In [1]:
import numpy as np
import pandas as pd
import sys

df = pd.read_csv("data/national_names.csv") # import our data
df = df.sort_values(['Name']) # sort values to get similar names
df = df.loc[df["Year"] == 2012].reset_index() # filter by the year
df = df.iloc[0:100] # select the first 100 values
ls_Names = df["Name"].tolist() # convert the column to a list


In [2]:
DISTANCE_LENGTH = 2 # define the length to cluster upon

def levenshtein(seq1, seq2):
    size_x = len(seq1) + 1
    size_y = len(seq2) + 1
    matrix = np.zeros ((size_x, size_y))
    for x in range(size_x):
        matrix [x, 0] = x
    for y in range(size_y):
        matrix [0, y] = y

    for x in range(1, size_x):
        for y in range(1, size_y):
            if seq1[x-1] == seq2[y-1]:
                matrix [x,y] = min(
                    matrix[x-1, y] + 1,
                    matrix[x-1, y-1],
                    matrix[x, y-1] + 1
                )
            else:
                matrix [x,y] = min(
                    matrix[x-1,y] + 1,
                    matrix[x-1,y-1] + 1,
                    matrix[x,y-1] + 1
                )
    return (matrix[size_x - 1, size_y - 1])

def form_groups(data):
    grs = list() 
    for name in data:
        for g in grs:
            if all(levenshtein(name, w) < DISTANCE_LENGTH for w in g):
                g.append(name)
                break
        else:
            grs.append([name, ])

    print('output groups:', len(grs))
    return list(grs)

def allocate_groups(grs, data):
    return_list = list()
    for checkagainst in data:
        for i in range(0, len(grs)):
                if checkagainst in grs[i]:
                    return_list.append(i)
    return return_list


In [3]:
grs = form_groups(ls_Names)
allocated_groups = allocate_groups(grs, ls_Names)

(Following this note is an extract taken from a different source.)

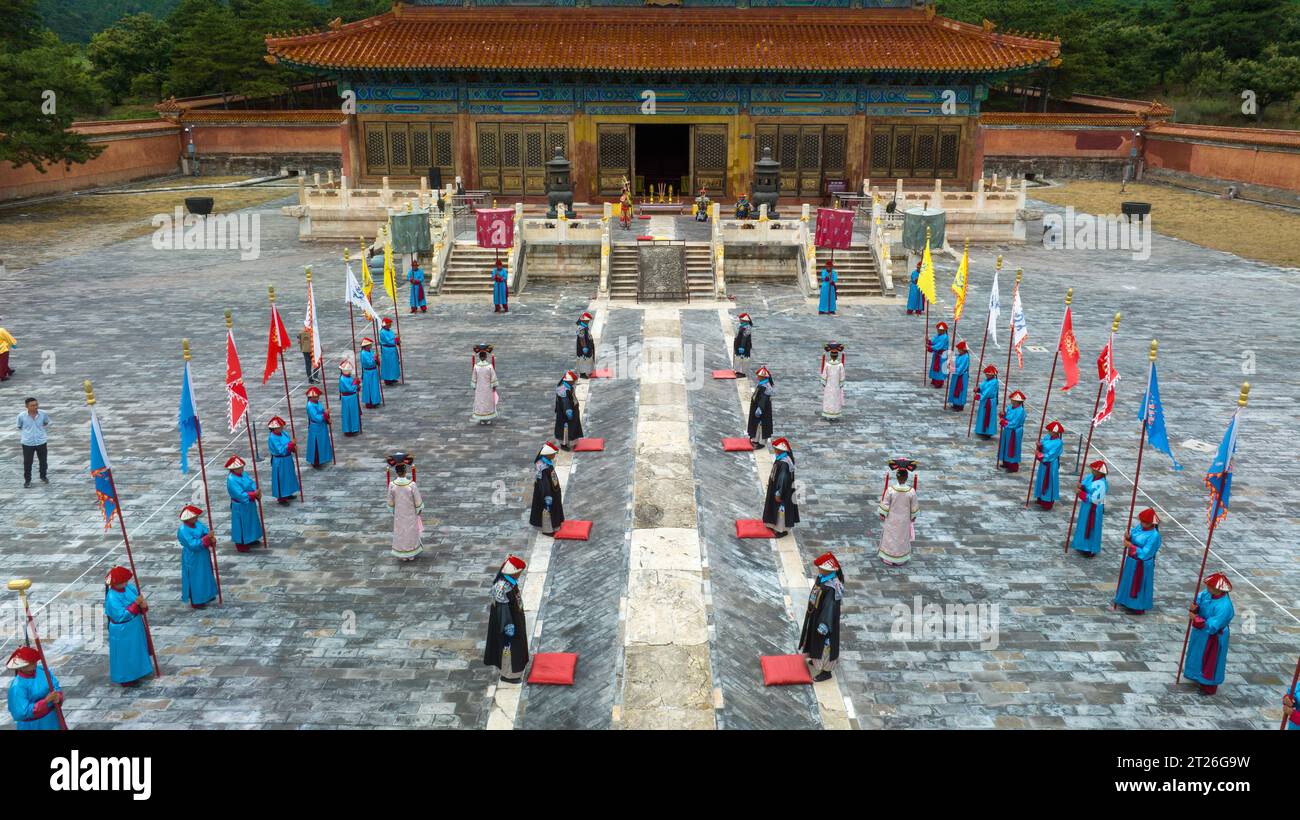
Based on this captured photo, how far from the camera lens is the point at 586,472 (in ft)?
48.6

df["allocated_group"] = allocated_groups


output groups: 57


In [4]:
grs[0:10]


[['Aaban', 'Aadan', 'Aahan', 'Aaran'],
 ['Aabha'],
 ['Aadam', 'Aagam'],
 ['Aadarsh', 'Aakarsh'],
 ['Aaden', 'Aadin', 'Aadon', 'Aadyn'],
 ['Aadhav'],
 ['Aadhavan'],
 ['Aadhira'],
 ['Aadhya', 'Aadya'],
 ['Aadi', 'Aadi', 'Aadil', 'Aadit', 'Aadiv']]

In [5]:
df.loc[df["allocated_group"] == 0]


Unnamed: 0,index,Id,Name,Year,Gender,Count,allocated_group
0,1751999,1752000,Aaban,2012,M,11,0
3,1752001,1752002,Aadan,2012,M,11,0
28,1749489,1749490,Aahan,2012,M,21,0
96,1752509,1752510,Aaran,2012,M,10,0